Monday, May 23, 2011

NO THANKS...I'LL JUST WALK TO ALPHA CENTURAI

Okay, I'm not a big Star Trek guy.  There are several episodes of the series (particularly STNG) that I've enjoyed, but when it comes to the intricacies of Trek lore I am not as well-studied as your more diehard Trekkie.  I have, however, slogged my way through a few college physics courses and there are a few aspects that have gotten the little hamster wheel in my brain spinning.  One of these is the system of teleportation portrayed on the show.  From everything I can understand, people and objects getting "beamed" get broken down to the subatomic level to facilitate their being transmitted to a receiver at their destination where a computer--which would require a STUPENDOUSLY TREMENDOUS amount of processing power--would reassemble these people and objects into their original forms.

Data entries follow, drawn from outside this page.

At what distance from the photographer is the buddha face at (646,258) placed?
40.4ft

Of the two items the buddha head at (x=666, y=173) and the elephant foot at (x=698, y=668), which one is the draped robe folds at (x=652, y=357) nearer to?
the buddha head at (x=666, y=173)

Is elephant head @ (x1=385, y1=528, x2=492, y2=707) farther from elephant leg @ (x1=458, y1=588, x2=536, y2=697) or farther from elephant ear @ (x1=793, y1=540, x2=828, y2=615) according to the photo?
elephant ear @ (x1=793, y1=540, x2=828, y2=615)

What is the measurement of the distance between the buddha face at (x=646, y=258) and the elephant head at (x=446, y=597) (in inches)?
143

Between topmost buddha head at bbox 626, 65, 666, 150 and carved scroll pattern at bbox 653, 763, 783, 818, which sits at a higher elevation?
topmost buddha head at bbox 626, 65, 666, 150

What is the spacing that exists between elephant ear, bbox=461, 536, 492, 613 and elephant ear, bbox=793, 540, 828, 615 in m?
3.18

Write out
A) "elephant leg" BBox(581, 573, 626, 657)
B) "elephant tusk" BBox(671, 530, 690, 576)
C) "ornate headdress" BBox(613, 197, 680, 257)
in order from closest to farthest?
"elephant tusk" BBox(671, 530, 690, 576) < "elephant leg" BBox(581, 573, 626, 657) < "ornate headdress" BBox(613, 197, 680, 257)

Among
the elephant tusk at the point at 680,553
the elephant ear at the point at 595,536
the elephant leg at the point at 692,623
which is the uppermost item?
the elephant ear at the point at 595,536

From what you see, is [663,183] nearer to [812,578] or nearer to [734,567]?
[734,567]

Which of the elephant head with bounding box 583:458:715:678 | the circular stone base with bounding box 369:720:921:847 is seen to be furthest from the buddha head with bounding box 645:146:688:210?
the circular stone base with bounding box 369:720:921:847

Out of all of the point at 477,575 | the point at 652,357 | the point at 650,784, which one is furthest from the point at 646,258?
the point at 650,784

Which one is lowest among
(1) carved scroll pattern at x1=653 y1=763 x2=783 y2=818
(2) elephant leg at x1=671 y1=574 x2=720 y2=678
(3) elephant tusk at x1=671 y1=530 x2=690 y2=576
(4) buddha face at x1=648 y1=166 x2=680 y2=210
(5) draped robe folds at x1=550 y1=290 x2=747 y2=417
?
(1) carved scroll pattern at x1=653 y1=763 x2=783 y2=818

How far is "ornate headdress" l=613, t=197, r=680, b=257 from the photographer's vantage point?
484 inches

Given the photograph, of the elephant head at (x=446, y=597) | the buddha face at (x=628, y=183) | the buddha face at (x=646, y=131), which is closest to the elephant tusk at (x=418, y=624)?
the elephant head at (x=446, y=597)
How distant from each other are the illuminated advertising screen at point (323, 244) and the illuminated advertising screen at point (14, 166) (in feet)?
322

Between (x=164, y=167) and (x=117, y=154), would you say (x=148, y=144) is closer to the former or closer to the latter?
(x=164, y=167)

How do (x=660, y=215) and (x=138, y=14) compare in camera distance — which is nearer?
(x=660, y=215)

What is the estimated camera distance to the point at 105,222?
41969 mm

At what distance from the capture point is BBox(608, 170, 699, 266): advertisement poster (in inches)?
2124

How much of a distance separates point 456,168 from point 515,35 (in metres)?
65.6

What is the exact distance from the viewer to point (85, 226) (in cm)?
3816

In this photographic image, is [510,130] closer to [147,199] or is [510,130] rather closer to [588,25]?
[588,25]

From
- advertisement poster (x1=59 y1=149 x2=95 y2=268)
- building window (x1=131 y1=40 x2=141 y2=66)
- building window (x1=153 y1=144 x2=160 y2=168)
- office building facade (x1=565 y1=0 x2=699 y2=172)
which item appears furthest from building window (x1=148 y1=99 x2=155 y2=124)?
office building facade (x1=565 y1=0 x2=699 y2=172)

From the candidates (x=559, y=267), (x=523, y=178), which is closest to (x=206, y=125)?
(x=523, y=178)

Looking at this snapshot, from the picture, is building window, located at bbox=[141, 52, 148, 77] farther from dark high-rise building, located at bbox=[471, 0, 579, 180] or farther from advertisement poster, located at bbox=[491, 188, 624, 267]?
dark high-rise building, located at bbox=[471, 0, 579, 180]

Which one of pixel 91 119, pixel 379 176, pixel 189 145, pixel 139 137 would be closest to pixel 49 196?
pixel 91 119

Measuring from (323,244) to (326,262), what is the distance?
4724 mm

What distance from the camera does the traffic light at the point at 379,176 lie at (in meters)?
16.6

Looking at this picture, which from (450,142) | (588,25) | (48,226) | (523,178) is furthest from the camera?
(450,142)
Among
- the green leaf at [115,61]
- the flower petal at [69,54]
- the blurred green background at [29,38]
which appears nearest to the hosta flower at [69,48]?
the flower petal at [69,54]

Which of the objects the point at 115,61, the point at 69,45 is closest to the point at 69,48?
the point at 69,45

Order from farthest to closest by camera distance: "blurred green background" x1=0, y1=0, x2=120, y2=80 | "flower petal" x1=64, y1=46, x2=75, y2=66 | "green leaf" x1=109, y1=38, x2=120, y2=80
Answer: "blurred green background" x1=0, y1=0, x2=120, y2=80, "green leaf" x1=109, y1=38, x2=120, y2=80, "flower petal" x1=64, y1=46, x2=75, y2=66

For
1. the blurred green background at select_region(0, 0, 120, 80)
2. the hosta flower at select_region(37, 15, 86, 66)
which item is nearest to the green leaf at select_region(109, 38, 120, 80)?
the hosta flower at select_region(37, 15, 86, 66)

Well, copies of their original forms, but you know what I mean.  Anyway, for the sake of today's blog, I'm going to assume that those dilithium crystals really are some badass energy sources and that computers will have gotten powerful enough by Star Trek's time.  My question is not so much a technical aspect but a somewhat social aspect that fan fiction writers might want to consider.

The Star Trek mythos or gestalt or whatever term may be more appropriate here requires that if a person is beamed from a particular origin, he/she/it has to be the same person as or near indistinguishable copy of that person upon arrival and reassembly at the destination.  Yeah, I know there have been some really nasty glitches on some episodes and movies, but they were just that--glitches.  Most everyone else comes through more or less as the same person or--to get to my point--with more or less the same identity.

Now, there is currently some debate within certain circles on what makes up someone's personality.  Is it just a particular arrangement of the molecules that make up a particular person's brain?  Something that emerges from activity of neurons?  Some special "other quality" or "spirit" like some dualist would say?  Whatever the case, it seems to me (and I just may be missing something here) that if such a technology as Star Trek's teleportation were to exists this question would likely to have been finally answered beforehand.

And until the mystery of mind is definitively solved, there's no way I'm letting Scotty beam me anywhere.